# Tree Stand Setter Hoist



## Snakeman (Oct 24, 2007)

I saw this item in Bass Pro Shops on Monday.  It is similar to the tree stand hoist that I use and posted pictures of a year or so ago, when we were discussing the best way to set up tree stands.  This one is made by Hunters Specialties, and the one I use was made by Hunter's View.

This link: Tree Stand Setter Hoist should take you to the hoist made by H.S.

The pictures are of the hoist that I use.

The Snakeman


----------



## rex upshaw (Oct 25, 2007)

how do you like that summit lock on and which one is it, weight...and cost?


----------



## Snakeman (Oct 26, 2007)

rex upshaw said:


> how do you like that summit lock on and which one is it, weight...and cost?

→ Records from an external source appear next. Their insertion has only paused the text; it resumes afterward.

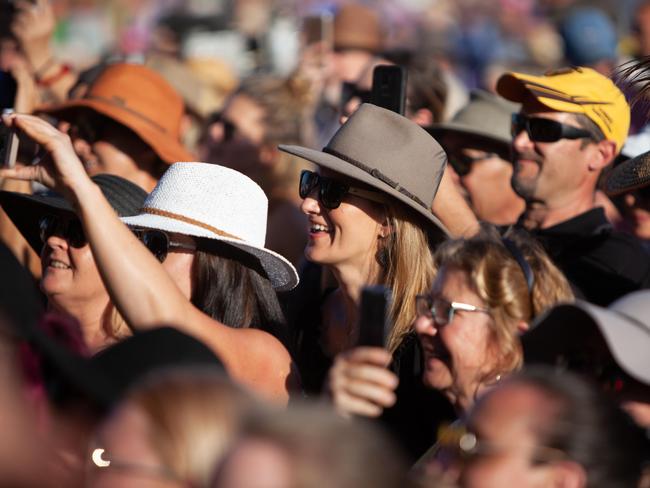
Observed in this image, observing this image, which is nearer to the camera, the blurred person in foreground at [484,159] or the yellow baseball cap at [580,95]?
the yellow baseball cap at [580,95]

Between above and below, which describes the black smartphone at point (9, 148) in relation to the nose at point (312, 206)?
above

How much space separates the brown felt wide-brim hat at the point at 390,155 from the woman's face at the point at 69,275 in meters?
0.84

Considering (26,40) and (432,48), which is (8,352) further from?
(432,48)

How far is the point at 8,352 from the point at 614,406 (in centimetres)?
131

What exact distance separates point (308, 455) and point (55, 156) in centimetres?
173

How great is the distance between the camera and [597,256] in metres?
4.65

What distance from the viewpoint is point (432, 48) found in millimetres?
11078

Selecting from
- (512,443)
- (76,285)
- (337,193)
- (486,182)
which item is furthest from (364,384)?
(486,182)

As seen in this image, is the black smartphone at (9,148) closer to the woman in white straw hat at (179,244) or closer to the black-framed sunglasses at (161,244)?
the woman in white straw hat at (179,244)

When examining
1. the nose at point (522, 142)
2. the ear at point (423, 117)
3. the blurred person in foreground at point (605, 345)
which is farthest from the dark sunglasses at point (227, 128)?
the blurred person in foreground at point (605, 345)

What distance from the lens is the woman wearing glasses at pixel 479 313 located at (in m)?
3.42

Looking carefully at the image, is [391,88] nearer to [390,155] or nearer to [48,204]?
[390,155]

Okay, those are totally off-topic questions, and wish I could answer more than the first one.

I have two summit lock on's and like them both.  I like the fact that you can attach the strap to the tree first, then connect the stand to the strap.  Makes it much easier than trying to hold the stand and tighten the strap at the same time.  Although using the stand hoist that I have makes it pretty easy with any stand.

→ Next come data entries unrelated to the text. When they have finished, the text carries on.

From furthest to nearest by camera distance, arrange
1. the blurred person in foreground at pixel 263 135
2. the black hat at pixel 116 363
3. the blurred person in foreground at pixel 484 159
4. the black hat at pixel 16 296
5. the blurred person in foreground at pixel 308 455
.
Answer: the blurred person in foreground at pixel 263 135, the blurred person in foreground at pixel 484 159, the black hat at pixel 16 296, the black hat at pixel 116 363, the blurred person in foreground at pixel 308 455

Both of the summits that I have are lightweight, but I can't remember what models they are, or how much I paid for them.  I bought them both at the Buckarama several years ago.  Bought the first one, liked it, and bought the second one the next year.  I also bought Bucksteps each time.

The Snakeman


----------



## dutchman (Oct 29, 2007)

I'll probably wind up with one of those hoists before next season. The Lord knows I could have used one this year!


----------